## ABOUT THIS TASK
Where does the word "frame" occur in the entries below? Copy every line that has it.

*** Opening RECORDS FOR THE TASK ***

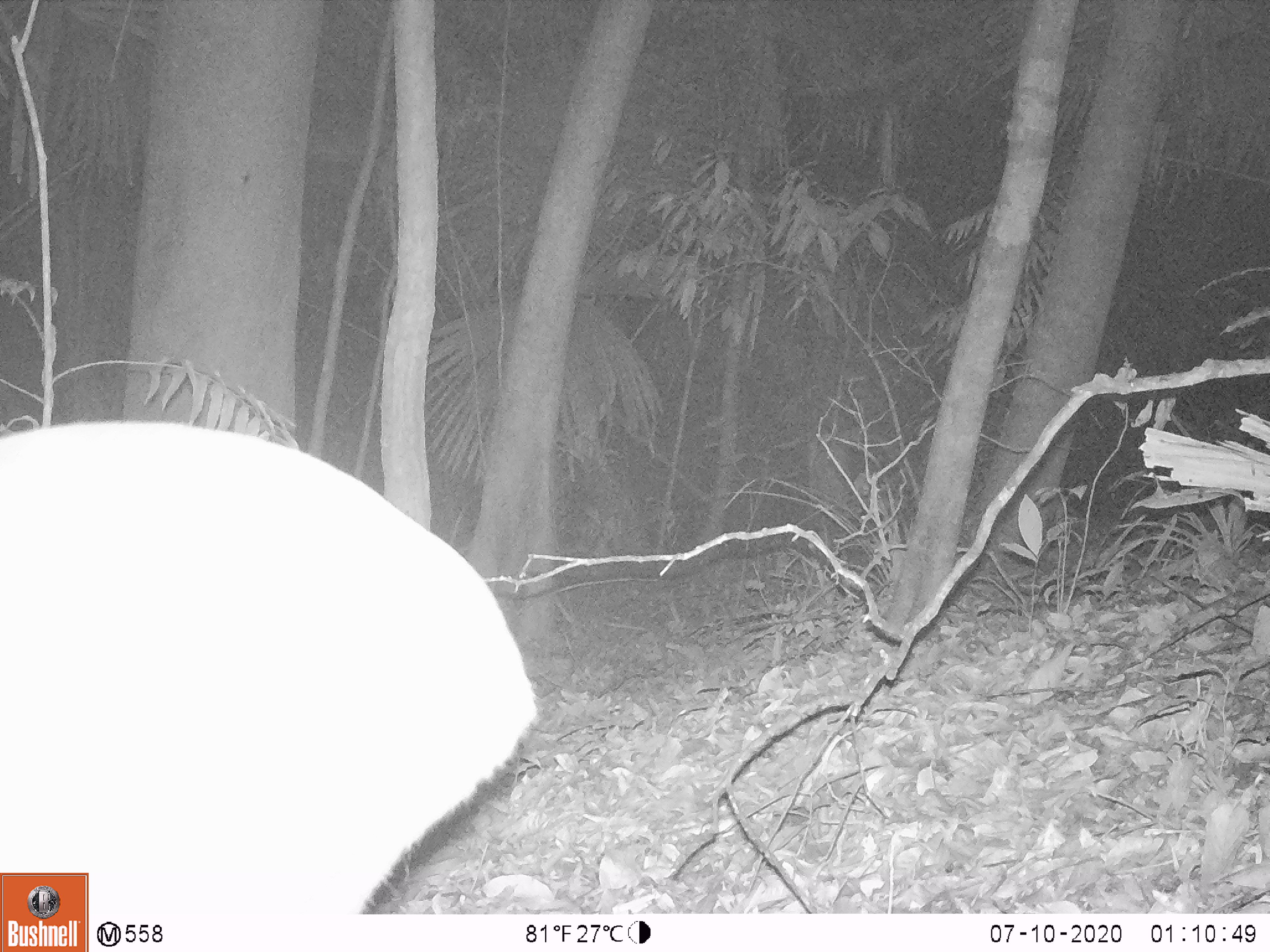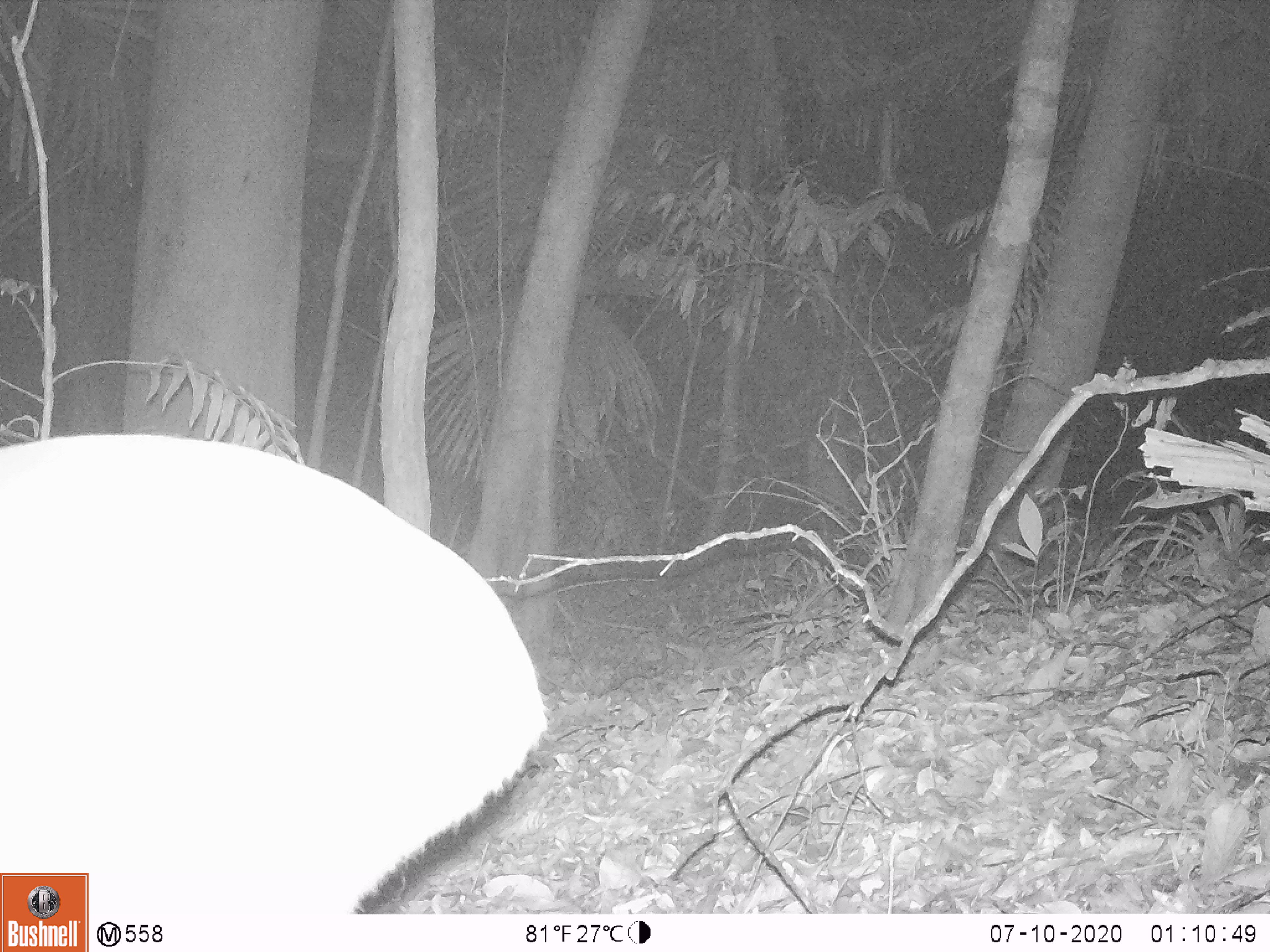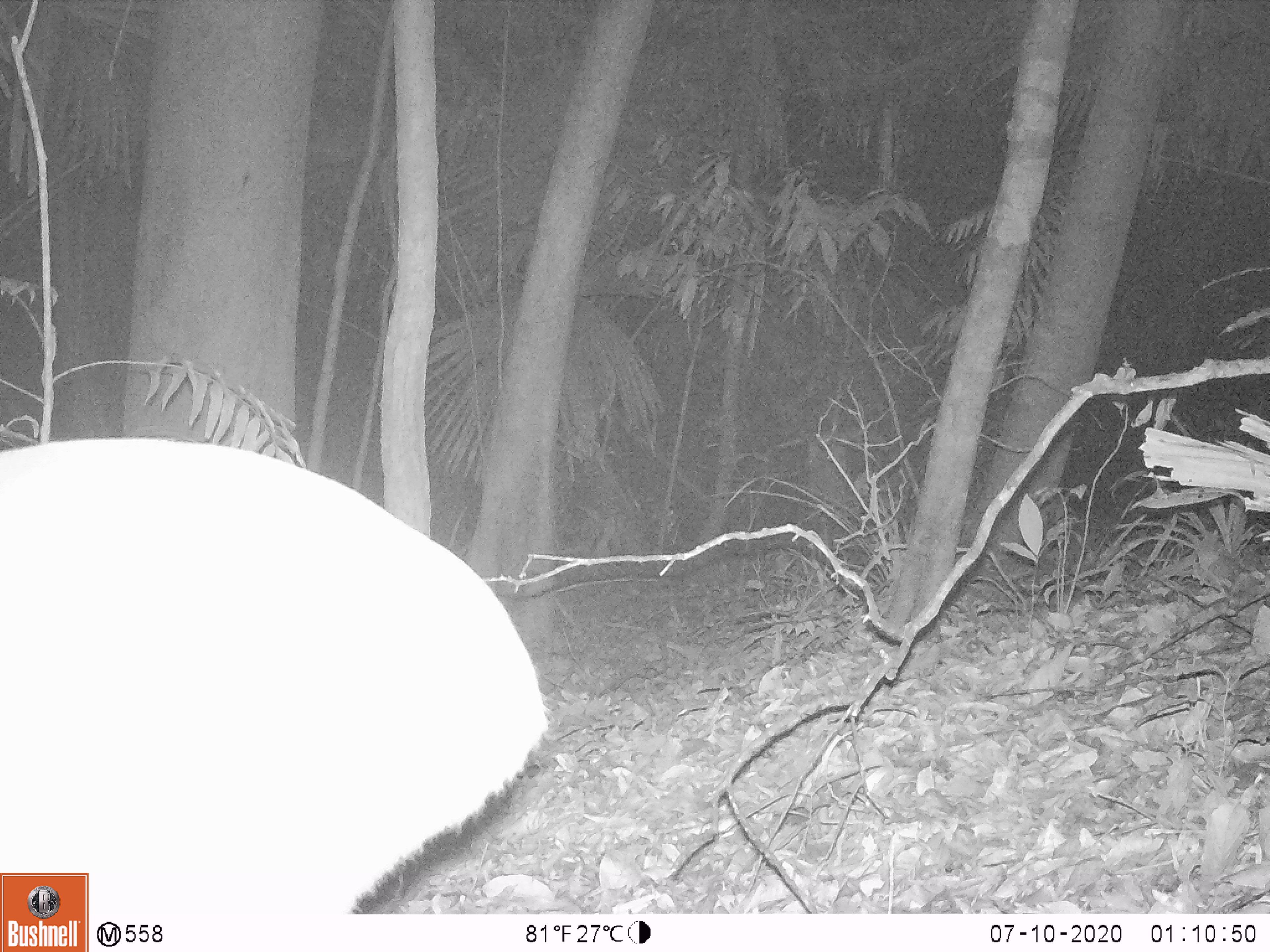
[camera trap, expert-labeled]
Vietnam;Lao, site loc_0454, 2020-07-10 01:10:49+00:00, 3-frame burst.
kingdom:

*** Closing RECORDS FOR THE TASK ***
*** Opening RECORDS FOR THE TASK ***

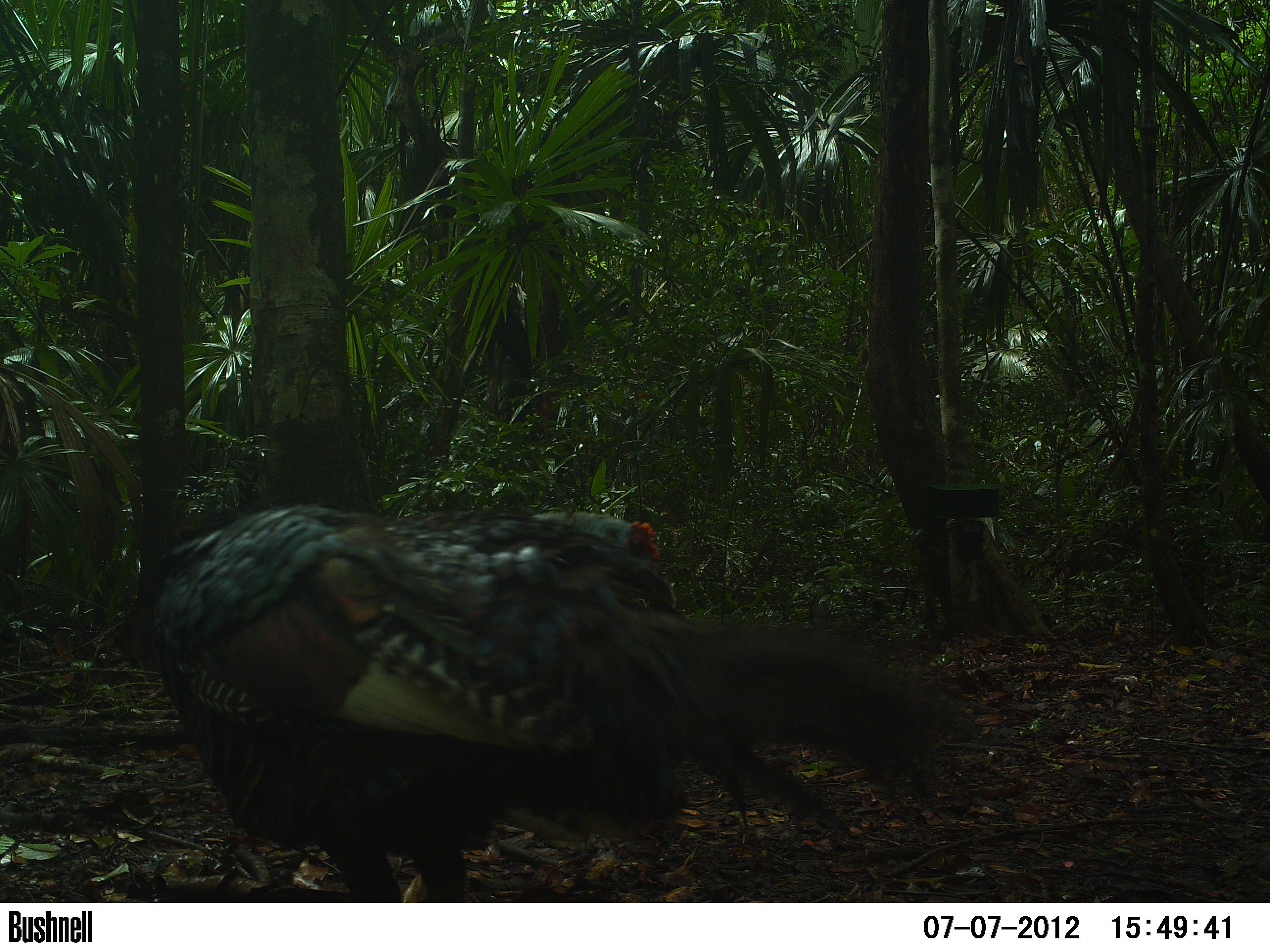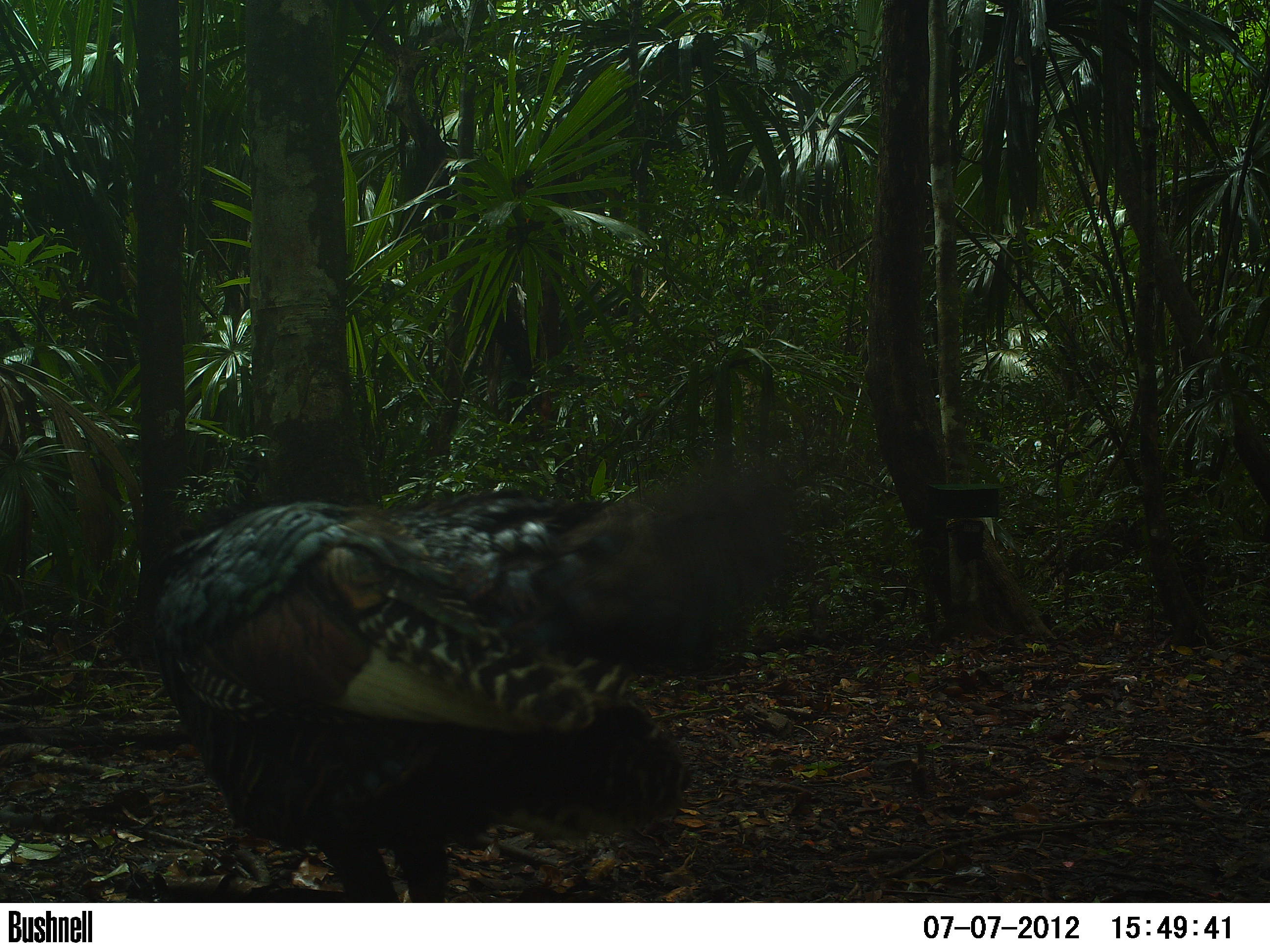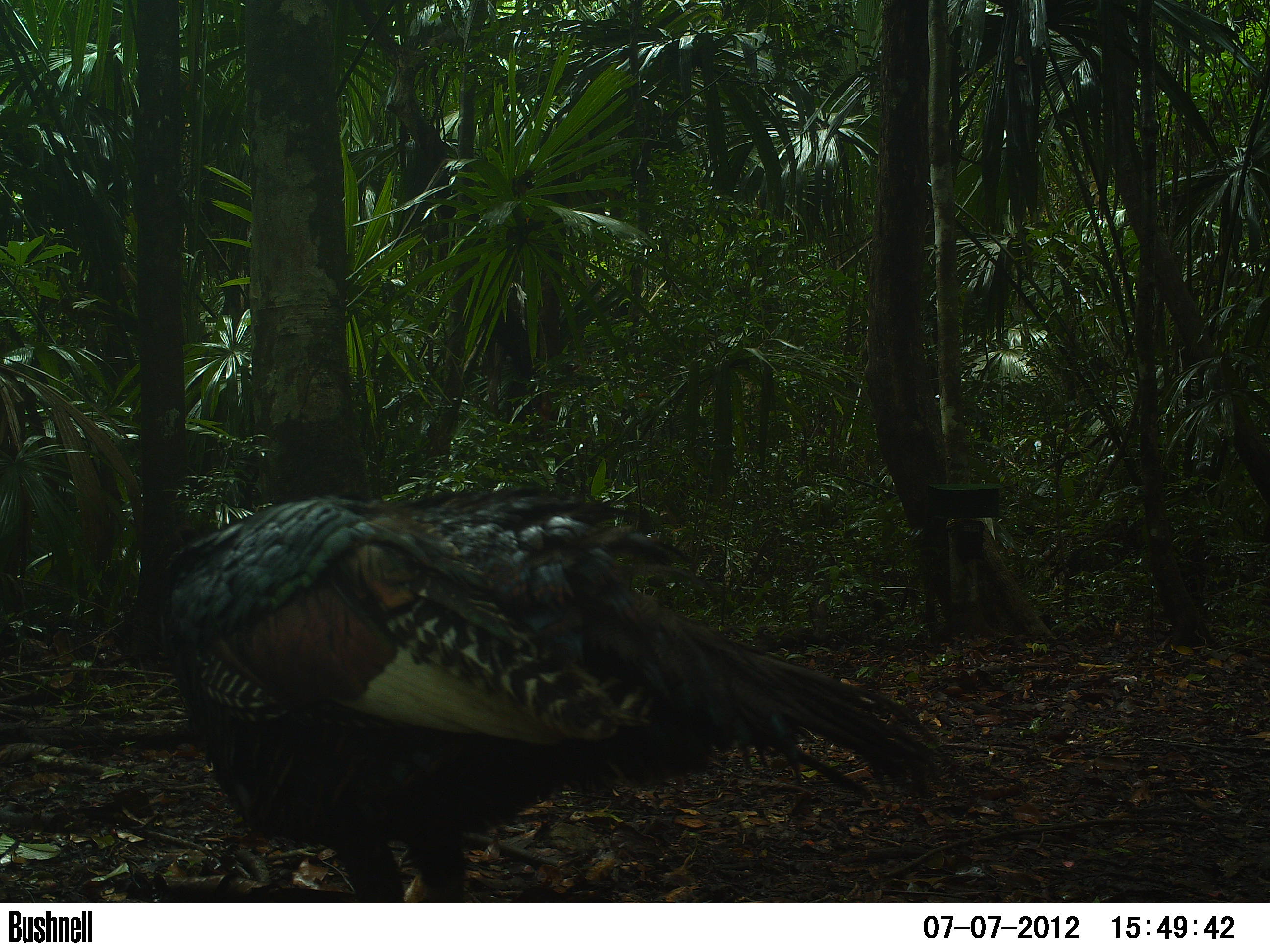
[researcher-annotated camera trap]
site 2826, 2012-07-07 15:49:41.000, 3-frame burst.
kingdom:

*** Closing RECORDS FOR THE TASK ***

## EXERCISE SOLUTION
Vietnam;Lao, site loc_0454, 2020-07-10 01:10:49+00:00, 3-frame burst.
site 2826, 2012-07-07 15:49:41.000, 3-frame burst.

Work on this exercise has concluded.